* [Task data]
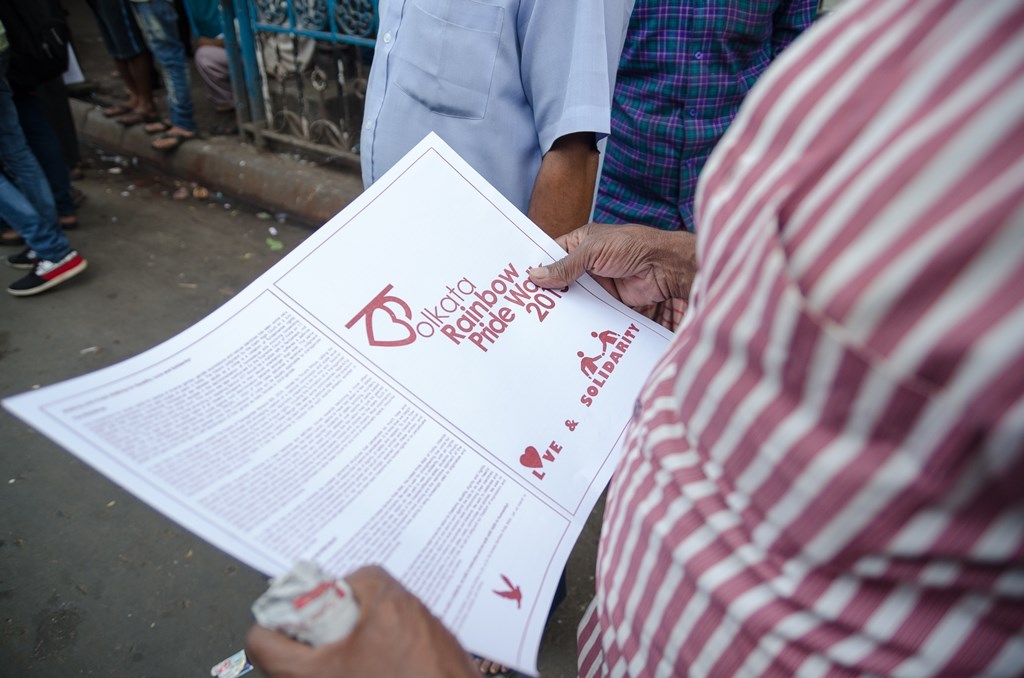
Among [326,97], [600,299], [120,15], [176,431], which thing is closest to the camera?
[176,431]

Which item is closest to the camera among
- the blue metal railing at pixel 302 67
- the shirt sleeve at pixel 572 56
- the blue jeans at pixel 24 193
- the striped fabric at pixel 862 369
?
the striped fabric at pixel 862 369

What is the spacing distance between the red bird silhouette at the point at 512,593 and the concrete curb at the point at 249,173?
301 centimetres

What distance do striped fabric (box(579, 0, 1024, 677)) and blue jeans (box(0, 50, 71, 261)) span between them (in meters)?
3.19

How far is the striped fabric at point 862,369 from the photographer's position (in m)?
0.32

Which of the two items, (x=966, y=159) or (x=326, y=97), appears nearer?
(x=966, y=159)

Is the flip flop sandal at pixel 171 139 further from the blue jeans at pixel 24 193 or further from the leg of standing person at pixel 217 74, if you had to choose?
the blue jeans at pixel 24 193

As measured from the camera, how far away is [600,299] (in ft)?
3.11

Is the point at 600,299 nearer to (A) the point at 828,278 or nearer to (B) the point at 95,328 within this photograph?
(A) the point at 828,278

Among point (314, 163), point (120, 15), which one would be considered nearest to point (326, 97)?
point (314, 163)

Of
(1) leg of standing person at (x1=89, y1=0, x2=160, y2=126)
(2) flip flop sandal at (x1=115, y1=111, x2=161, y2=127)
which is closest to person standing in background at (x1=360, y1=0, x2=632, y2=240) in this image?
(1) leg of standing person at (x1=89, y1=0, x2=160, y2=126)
...
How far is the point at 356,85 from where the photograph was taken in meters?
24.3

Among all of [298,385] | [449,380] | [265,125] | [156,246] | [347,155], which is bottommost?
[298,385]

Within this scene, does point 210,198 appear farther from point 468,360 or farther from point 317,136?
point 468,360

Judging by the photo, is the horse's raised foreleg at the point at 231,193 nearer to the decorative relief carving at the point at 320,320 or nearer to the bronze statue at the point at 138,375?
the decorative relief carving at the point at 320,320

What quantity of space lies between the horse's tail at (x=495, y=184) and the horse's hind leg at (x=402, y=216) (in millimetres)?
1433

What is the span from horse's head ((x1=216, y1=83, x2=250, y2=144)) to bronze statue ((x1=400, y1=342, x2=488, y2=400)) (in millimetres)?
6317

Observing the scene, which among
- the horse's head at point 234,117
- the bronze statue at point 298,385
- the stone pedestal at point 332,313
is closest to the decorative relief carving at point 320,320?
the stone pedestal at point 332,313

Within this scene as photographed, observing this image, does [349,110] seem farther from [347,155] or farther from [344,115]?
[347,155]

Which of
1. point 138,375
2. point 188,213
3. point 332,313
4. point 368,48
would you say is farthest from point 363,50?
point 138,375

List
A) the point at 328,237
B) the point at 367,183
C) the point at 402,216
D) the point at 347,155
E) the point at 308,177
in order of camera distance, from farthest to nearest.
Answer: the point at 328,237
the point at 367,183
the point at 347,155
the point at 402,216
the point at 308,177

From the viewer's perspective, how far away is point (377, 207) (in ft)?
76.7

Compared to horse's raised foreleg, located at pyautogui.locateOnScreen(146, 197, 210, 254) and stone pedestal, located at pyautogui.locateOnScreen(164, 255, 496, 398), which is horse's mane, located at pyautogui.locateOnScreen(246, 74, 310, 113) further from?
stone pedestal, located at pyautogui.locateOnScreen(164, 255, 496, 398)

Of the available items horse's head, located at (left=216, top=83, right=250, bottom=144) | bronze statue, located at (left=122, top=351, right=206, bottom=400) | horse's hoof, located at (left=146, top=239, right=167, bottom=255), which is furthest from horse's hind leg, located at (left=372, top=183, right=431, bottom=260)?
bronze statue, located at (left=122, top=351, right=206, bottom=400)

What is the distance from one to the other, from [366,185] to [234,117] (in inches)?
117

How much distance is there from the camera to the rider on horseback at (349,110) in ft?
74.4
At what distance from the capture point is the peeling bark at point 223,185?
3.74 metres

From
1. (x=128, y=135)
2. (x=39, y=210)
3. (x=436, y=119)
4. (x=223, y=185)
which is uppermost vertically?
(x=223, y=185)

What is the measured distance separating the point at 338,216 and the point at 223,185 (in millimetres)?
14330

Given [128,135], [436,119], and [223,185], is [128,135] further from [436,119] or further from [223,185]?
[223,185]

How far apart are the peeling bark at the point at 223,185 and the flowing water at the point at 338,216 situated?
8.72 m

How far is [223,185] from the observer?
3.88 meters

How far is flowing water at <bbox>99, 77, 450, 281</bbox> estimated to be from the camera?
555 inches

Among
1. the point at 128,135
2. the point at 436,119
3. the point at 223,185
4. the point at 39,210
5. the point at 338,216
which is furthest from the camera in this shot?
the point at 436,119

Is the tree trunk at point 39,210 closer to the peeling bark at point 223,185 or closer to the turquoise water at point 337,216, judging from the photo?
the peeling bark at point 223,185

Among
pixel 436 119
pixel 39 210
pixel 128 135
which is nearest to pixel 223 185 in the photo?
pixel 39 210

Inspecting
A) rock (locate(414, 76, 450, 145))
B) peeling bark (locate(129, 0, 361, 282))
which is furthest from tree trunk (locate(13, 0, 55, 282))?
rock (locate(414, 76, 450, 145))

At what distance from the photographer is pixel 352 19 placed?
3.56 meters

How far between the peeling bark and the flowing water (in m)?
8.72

* [Stated exercise] Reproduce the part of the data that opens with the line containing "Among [326,97], [600,299], [120,15], [176,431], which" and closes with the line containing "301 centimetres", substituting "photographer" for "camera" throughout and leaving all else unchanged. Give only those lines.

* [The completed task]
Among [326,97], [600,299], [120,15], [176,431], which thing is closest to the photographer?
[176,431]

Which item is closest to the photographer among
- the blue metal railing at pixel 302 67
- the shirt sleeve at pixel 572 56
- the blue jeans at pixel 24 193
- the striped fabric at pixel 862 369
?
the striped fabric at pixel 862 369

What is the spacing distance between the red bird silhouette at the point at 512,593 and the concrete curb at the point at 249,173?
301 centimetres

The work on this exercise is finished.